§ **Stated goal**
Omit every picture while repeating the entries exactly.

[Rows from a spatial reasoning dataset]

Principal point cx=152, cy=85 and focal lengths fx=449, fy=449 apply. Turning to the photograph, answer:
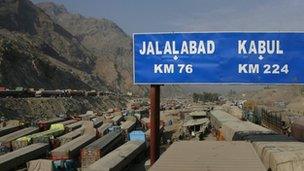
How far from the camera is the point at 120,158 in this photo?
2966cm

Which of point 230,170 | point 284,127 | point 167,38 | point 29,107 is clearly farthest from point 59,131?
point 230,170

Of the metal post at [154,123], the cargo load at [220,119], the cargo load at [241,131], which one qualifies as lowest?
the cargo load at [220,119]

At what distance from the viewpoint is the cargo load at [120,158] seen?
26.5m

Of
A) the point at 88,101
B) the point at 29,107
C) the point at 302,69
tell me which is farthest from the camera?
the point at 88,101

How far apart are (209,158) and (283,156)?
149 inches

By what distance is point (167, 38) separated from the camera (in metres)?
14.9

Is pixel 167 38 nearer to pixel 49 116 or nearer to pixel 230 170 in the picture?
pixel 230 170

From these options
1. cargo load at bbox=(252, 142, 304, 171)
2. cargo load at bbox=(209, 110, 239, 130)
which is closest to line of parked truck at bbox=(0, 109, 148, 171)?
cargo load at bbox=(209, 110, 239, 130)

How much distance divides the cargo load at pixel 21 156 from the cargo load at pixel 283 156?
707 inches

§ **Correct output**
Principal point cx=152, cy=85 and focal lengths fx=449, fy=449 apply. Turning to the photograph, answer:
How far from the camera is the point at 120,158 in this photo?
2966cm

Which of point 230,170 | point 284,127 | point 167,38 | point 29,107 is clearly farthest from point 59,131?
point 230,170

Of the metal post at [154,123], the cargo load at [220,119], the cargo load at [241,131], which one qualifies as lowest?
the cargo load at [220,119]

At what distance from the viewpoint is the cargo load at [120,158] seen?
26.5m

Of
A) the point at 88,101
B) the point at 29,107
C) the point at 302,69
tell me which is farthest from the camera?
the point at 88,101

How far apart are (209,158) and (283,156)?
149 inches

By what distance is point (167, 38) separated from the camera (in metres)?
14.9

Is pixel 167 38 nearer to pixel 49 116 or nearer to pixel 230 170 in the picture?
pixel 230 170

From these options
1. cargo load at bbox=(252, 142, 304, 171)
2. cargo load at bbox=(209, 110, 239, 130)
which is closest to line of parked truck at bbox=(0, 109, 148, 171)?
cargo load at bbox=(209, 110, 239, 130)

How much distance divides the cargo load at pixel 21 156 from the cargo load at pixel 283 156?
707 inches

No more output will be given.